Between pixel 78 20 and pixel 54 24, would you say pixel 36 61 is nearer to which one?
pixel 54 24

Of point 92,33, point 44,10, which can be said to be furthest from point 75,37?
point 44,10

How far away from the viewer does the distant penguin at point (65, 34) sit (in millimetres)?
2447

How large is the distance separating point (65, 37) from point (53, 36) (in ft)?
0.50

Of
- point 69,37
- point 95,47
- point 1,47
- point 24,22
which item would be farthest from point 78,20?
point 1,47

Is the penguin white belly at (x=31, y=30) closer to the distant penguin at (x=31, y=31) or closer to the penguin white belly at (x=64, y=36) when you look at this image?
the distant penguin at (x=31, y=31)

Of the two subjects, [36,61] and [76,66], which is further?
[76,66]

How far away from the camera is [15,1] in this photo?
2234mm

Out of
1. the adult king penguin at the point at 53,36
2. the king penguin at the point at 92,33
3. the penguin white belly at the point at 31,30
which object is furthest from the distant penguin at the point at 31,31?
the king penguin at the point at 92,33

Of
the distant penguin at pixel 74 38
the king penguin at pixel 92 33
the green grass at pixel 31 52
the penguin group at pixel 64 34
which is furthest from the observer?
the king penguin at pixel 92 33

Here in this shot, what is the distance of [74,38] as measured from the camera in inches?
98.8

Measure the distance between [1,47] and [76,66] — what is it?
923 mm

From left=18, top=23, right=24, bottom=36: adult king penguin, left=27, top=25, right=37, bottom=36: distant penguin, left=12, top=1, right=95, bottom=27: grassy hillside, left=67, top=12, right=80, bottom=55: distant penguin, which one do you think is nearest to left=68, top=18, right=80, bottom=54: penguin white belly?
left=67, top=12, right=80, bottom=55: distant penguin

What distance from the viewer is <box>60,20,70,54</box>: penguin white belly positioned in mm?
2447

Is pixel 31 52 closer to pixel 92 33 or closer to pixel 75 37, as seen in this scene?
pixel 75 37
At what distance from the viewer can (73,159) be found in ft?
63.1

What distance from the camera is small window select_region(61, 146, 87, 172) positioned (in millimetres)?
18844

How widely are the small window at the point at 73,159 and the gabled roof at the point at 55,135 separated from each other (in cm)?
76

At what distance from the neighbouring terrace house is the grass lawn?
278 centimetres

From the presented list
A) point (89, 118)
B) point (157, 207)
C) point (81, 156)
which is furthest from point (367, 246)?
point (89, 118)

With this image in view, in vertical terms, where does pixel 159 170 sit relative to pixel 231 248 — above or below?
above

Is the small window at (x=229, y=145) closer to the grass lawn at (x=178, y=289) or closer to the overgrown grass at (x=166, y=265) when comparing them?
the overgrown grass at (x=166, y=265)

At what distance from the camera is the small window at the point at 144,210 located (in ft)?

^^^^^^^^

All of the material above needs to be copied exactly.

Between pixel 78 20 and pixel 54 24, would you say pixel 36 61 is nearer to which one?
pixel 54 24

Of point 92,33, point 44,10, which can be said to be furthest from point 75,37?
point 44,10

How far away from the viewer does the distant penguin at point (65, 34) sit (in millimetres)?
2447

How large is the distance separating point (65, 37) from point (53, 36) (in ft)?
0.50

Of
- point 69,37
- point 95,47
- point 1,47
- point 24,22
which item would be farthest from point 78,20?
point 1,47

Is the penguin white belly at (x=31, y=30) closer to the distant penguin at (x=31, y=31) or closer to the penguin white belly at (x=64, y=36) when you look at this image?
the distant penguin at (x=31, y=31)

Of the two subjects, [36,61] and [76,66], which is further?
[76,66]

How far away from the camera is [15,1] in this photo?
2234mm

Out of
1. the adult king penguin at the point at 53,36
2. the king penguin at the point at 92,33
3. the penguin white belly at the point at 31,30
which object is furthest from the distant penguin at the point at 31,31?
the king penguin at the point at 92,33

Of
the distant penguin at pixel 74 38
the king penguin at pixel 92 33
the green grass at pixel 31 52
the penguin group at pixel 64 34
which is furthest from the observer?
the king penguin at pixel 92 33

Here in this shot, what is the distance of [74,38] as measured from the camera in inches?
98.8

Measure the distance between [1,47] and [76,66] — what is it?
923 mm

From left=18, top=23, right=24, bottom=36: adult king penguin, left=27, top=25, right=37, bottom=36: distant penguin, left=12, top=1, right=95, bottom=27: grassy hillside, left=67, top=12, right=80, bottom=55: distant penguin, which one do you think is nearest to left=68, top=18, right=80, bottom=54: penguin white belly?
left=67, top=12, right=80, bottom=55: distant penguin

What distance from the viewer is <box>60,20,70,54</box>: penguin white belly positioned in mm?
2447

Is pixel 31 52 closer to pixel 92 33 or closer to pixel 75 37, as seen in this scene?
pixel 75 37
At what distance from the viewer can (73,159) be found in ft?
63.1

What distance from the camera is small window select_region(61, 146, 87, 172) positioned (in millimetres)?
18844

How widely are the small window at the point at 73,159 and the gabled roof at the point at 55,135 separated from each other (in cm)?
76

At what distance from the neighbouring terrace house is the grass lawn?
278 centimetres

From the presented list
A) point (89, 118)
B) point (157, 207)
C) point (81, 156)
which is furthest from point (367, 246)?
point (89, 118)

With this image in view, in vertical terms, where does pixel 159 170 sit relative to pixel 231 248 — above or below?
above

Is the small window at (x=229, y=145) closer to the grass lawn at (x=178, y=289) or closer to the overgrown grass at (x=166, y=265) when comparing them?
the overgrown grass at (x=166, y=265)

At what distance from the camera is the small window at the point at 144,210 located (in ft)?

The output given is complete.